Questions and anxieties abound in the business world, as executives wrestle with questions like, “How can I continue to get deals done?” or “How can I reduce my footprint?”

“If anything, this pandemic has indicated if you can control your fixed costs and you have a strong balance sheet, you can weather the storm,” says Chris Farmakis, chairman of Babst Calland.

Most the law firm’s clients who had deals past the letter of intent stage have found ways to close transactions, because deals that made sense before still make strategic and economic sense now.

“Now, the buyers and sellers are very nervous,” he says. “Behind the scenes, our respective clients are probably saying to us about four or five times a day, ‘You’ve got to get this deal closed. We’ve got to get this deal closed.’ But I think the other side of the fence is saying the same thing, too.”

Newer deals, however, have often been pushed back.

“As we move deeper into the summer, I think it will be much clearer whether or not those pushed deals just never come back to life,” Farmakis says.

Farmakis spoke with the Smart Business Dealmakers podcast about what C-suite executives should be thinking about.


Listen to the podcast


What factors have held up those pushed deals?

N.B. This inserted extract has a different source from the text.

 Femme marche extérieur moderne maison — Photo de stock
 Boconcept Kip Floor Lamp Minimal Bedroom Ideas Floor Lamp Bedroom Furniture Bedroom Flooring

The mechanics of doing a deal are slightly different. With remote data rooms, you can do most of the paper review. But when you’re talking about getting HR teams together or technical teams together or engineering teams together to proof out technology, a lot of that work still happens in real time together in a physical office. The management presentation meetings among the C-level executives to talk about synergies — those things are all being pushed back.

A lot of the sellers are not desiring to do that remotely because there’s a loss of a connection there, in terms of a buyer and seller, and that’s what you need to make a deal proceed, to have that connection.

But there are other issues that are hitting that are legal related. It’s things that you don’t really think about until you get into it. With the court systems being closed and the recorder of deeds being closed, it’s becoming much more difficult to get — if you have a big real estate deal, for instance — a bunch of title work done for a potential deal. It’s difficult to even be prepared to evaluate those assets in a meaningful way because you can’t even get into the courthouse to do the title search.

And of course, I’m not going to discount the fact that no one really knows. Even though we’re, in the Pittsburgh region, six or seven weeks into this pandemic, I feel like we’re very much in the early stages still in terms of dealmaking. No one really knows what’s going to happen in deep summer, heading into fall, in terms of the economics.

How is the decentralized response to the pandemic creating challenges for dealmakers?

I think physical plant locations and HR issues are two of the key issues that buyers are looking at when they’re thinking about, ‘If I buy these assets, I’m only going to have two plants online for the next nine months, and I’m going to be taking over people on family and medical leave and unemployment, and I don’t know if I have the right skills coming back.’